◆ Text section:
Start

A change in the benefits under the active employees' plan also applies to qualified beneficiaries. Qualified beneficiaries must be allowed to make the same choices given to non-COBRA plan beneficiaries (e.g., during the plan's open enrollment). Thus, if an employer replaces its group health care plan with another, then qualified beneficiaries receiving COBRA coverage must be offered the same opportunity to select the new plan as active employees are given. If a qualified beneficiary does not elect the new plan, his or her coverage ceases on the last day of the plan year.
If the employer cancels all group health care plans, then there is no coverage that can be continued. As a result, employees and qualified beneficiaries previously covered under the employer's plan will have to obtain coverage elsewhere.
The law requires plan administrators (typically the employer) to provide information about COBRA to employees and qualified beneficiaries at specific times, as shown in Table 1. The U.S. DOL's 2004 final regulations included two notice requirements not specified in the COBRA statute—notice of unavailability of COBRA and notice of early termination of COBRA coverage.
The “notice of early termination of continuation coverage” requirement is triggered when a plan cancels a beneficiary's coverage prior to the end of the maximum coverage period otherwise allowed under COBRA, such as for nonpayment or when the employer ceases to offer any health care coverage to its active employees. The notice must include the reason the coverage is ending early, the coverage termination date, and any conversion rights (e.g., to an individual policy) the beneficiary might have under the plan. The regulations specify that the notice must be provided “as soon as practicable” following the administrator's determination that coverage is terminating.
Table 1: Required COBRA Notices
Initial COBRA notice
Notice of rights to purchase temporary extension of group health coverage when coverage is lost due to a qualifying event.
Covered employees and covered spouses.
When group health plan coverage begins.

End

◆ Data shown:
Start

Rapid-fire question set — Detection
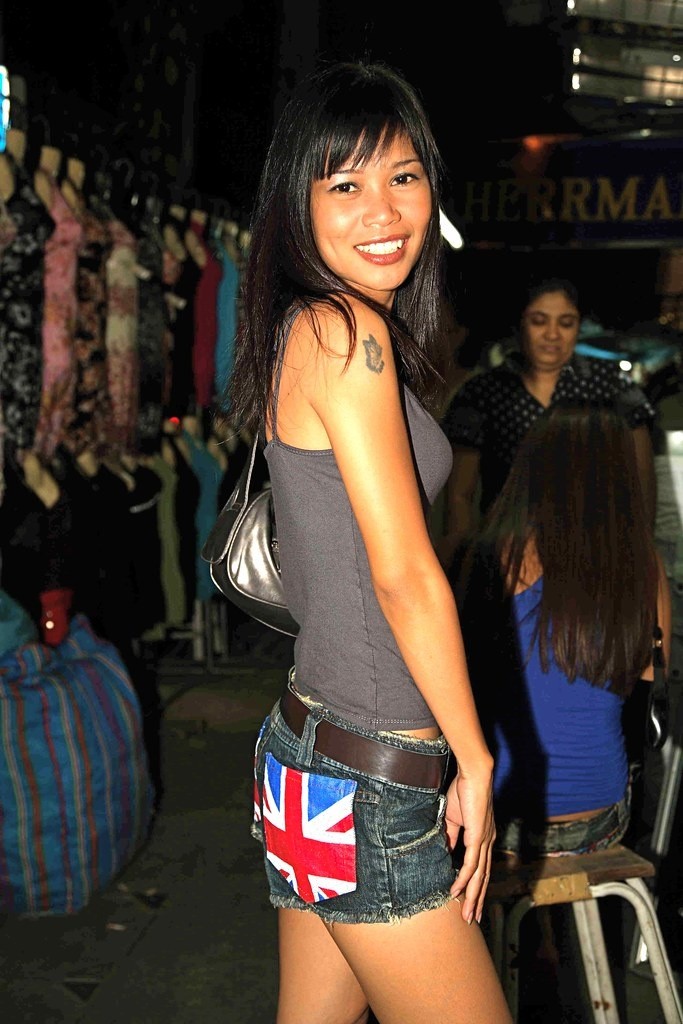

End

◆ Task brief:
According to the COBRA text, what three things must a notice of early termination of continuation coverage include?

◆ Written answer:
It must include the reason the coverage is ending early, the coverage termination date, and any conversion rights the beneficiary might have under the plan.